Senior ML Evaluation Engineer - Autonomous Vehicles

at Nvidia

📍 Santa Clara, United States

USD 184,000-356,500 per year

SENIOR

✅ On-site

Used Tools & Technologies

Machine Learning RAG

Required Skills & Competences
Tag name is followed by "@" symbol and proficiency level value. About proficiency levels:

1-2 — basic awareness. Minimal hands-on experience, and a rudimentary understanding of the technology's purpose;

3-6 — daily use. Comfortable and regular usage, capable of handling common tasks and challenges related to the technology;

7-9 — you are an expert, you can teach others, you know all the pitfalls and tricks;

10 — exceptional knowledge, comprehensive understanding, and adeptness in all aspects of the technology, including advanced problem-solving. Think twice before claiming or demanding such level.

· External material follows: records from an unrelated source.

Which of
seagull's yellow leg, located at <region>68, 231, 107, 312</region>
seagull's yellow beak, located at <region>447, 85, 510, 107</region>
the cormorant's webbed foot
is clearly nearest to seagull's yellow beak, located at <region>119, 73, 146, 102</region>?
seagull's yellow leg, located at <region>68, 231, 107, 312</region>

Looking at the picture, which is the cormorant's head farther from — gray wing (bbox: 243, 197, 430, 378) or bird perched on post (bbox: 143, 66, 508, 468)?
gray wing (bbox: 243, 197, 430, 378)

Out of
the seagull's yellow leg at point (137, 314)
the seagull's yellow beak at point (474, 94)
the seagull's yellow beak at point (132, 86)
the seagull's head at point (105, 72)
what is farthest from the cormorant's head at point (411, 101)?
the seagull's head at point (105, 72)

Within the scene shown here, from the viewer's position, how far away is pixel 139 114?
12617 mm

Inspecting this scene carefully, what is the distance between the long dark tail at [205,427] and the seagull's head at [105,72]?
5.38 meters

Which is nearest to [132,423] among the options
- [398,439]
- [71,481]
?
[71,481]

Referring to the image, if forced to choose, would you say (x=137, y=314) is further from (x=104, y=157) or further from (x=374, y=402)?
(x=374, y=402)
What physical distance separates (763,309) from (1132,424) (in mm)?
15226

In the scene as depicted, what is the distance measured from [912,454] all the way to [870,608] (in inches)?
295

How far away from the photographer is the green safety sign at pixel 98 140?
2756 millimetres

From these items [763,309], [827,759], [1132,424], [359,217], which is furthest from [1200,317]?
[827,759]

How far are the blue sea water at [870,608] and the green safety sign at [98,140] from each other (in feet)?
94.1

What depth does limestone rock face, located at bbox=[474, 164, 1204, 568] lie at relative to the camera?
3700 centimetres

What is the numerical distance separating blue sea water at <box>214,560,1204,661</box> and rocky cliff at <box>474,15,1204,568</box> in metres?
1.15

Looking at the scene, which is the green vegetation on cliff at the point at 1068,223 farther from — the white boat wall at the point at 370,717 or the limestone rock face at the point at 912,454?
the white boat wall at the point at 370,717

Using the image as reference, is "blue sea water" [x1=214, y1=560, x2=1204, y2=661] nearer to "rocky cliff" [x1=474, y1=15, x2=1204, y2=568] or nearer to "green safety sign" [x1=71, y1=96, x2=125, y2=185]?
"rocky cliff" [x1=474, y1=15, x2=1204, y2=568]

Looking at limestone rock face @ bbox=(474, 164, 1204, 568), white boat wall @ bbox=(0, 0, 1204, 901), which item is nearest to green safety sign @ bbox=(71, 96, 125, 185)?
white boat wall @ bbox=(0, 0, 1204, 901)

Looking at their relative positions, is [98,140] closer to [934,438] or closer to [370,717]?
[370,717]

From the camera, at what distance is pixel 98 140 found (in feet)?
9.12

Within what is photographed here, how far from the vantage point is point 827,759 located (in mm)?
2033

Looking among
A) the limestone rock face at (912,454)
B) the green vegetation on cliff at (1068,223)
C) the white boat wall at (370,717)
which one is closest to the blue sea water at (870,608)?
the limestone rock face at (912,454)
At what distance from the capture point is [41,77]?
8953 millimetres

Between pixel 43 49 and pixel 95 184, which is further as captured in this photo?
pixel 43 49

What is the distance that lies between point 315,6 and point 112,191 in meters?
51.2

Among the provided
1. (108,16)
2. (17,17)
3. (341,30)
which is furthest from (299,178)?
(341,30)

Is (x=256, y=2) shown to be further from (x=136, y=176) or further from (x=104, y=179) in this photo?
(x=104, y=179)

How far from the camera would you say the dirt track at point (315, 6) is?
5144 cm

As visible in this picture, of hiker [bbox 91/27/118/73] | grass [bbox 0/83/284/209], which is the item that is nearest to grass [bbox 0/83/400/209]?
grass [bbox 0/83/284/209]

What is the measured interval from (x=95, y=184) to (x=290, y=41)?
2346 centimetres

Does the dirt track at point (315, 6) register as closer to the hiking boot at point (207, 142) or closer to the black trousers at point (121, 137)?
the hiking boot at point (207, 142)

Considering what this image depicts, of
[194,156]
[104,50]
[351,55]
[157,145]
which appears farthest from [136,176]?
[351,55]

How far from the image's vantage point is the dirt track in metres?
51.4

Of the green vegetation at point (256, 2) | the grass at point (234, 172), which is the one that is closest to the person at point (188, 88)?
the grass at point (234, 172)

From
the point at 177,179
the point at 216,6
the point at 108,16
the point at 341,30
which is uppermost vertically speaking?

Python @ 7 Spark @ 4 Leadership @ 4 AML @ 4 LLM @ 4 PyTorch @ 4 GPU @ 4 AI @ 4 Robotics @ 4 Agentic AI @ 4 LangChain @ 4 Prompt Engineering @ 4

Details

NVIDIA's AV Eval team is building the next generation of driving behavior evaluation — moving beyond hand-crafted rules to learned evaluation using LLMs, VLMs, and agentic workflows. You will define how we measure whether an autonomous vehicle drives well, building systems that bridge ML research and production evaluation. You will ship systems that run at scale on real-world driving data and produce metrics that block or green-light software releases. This role provides high ownership and visibility to NVIDIA AV leadership, working on next-gen AV evaluation with direct impact on vehicle safety and shipping decisions.

Responsibilities

Design and build learned evaluation pipelines that assess driving behavior using LLMs, VLMs, and multimodal models.
Develop agentic workflows that chain model inference, retrieval, and structured reasoning to evaluate complex driving scenarios.
Define evaluation-of-evaluation methodology to verify learned evaluators (e.g., how to know evaluators are correct).
Build golden-set frameworks and calibration loops for learned metrics.
Partner with AML (Alpamayo Logos) teams on model-specific evaluation needs (e.g., chain-of-thought prediction quality, AML regression coverage).
Instrument evaluation systems with robust experiment tracking, A/B comparison tooling, and model versioning.
Contribute to the team's transition from rule-based to learned evaluation: identify metrics and analyzers that are candidates for ML replacement and build alternatives.

Requirements

PhD with 4+ years, MS with 6+ years, or BS (or equivalent experience) with 8+ years of relevant experience in Computer Science, Computer Engineering, or a related technical field.
Hands-on experience building LLM/VLM-based pipelines — fine-tuning, prompt engineering, retrieval-augmented generation, chain-of-thought.
Track record of shipping ML systems to production (not just prototyping or publishing).
Strong software engineering fundamentals — clean, tested, reviewable code in Python and C++.
Experience with evaluation methodology: precision/recall, inter-rater reliability, calibration, annotation pipelines.
Comfortable with large-scale data processing (Spark, Dask, or similar).
Strong Python skills. Experience with PyTorch or JAX. Comfortable with GPU-based training workflows.

Ways to stand out

Autonomous driving, robotics, or safety-critical domain experience.
Familiarity with driving behavior taxonomies (cut-ins, hard braking events, lane-keeping metrics, scenario-based evaluation).
Experience with video understanding models or multi-modal evaluation.
Knowledge of agentic AI frameworks (LangChain, DSPy, CrewAI, or custom).
Track record of influencing technical direction across team boundaries.
Experience with LLM/VLM fine-tuning or application development.

Compensation & Additional Info

Base salary range (USD):
- Level 4: 184,000 - 287,500
- Level 5: 224,000 - 356,500
You will also be eligible for equity and benefits.
Applications accepted until March 29, 2026.
NVIDIA uses AI tools in its recruiting processes and is an equal opportunity employer.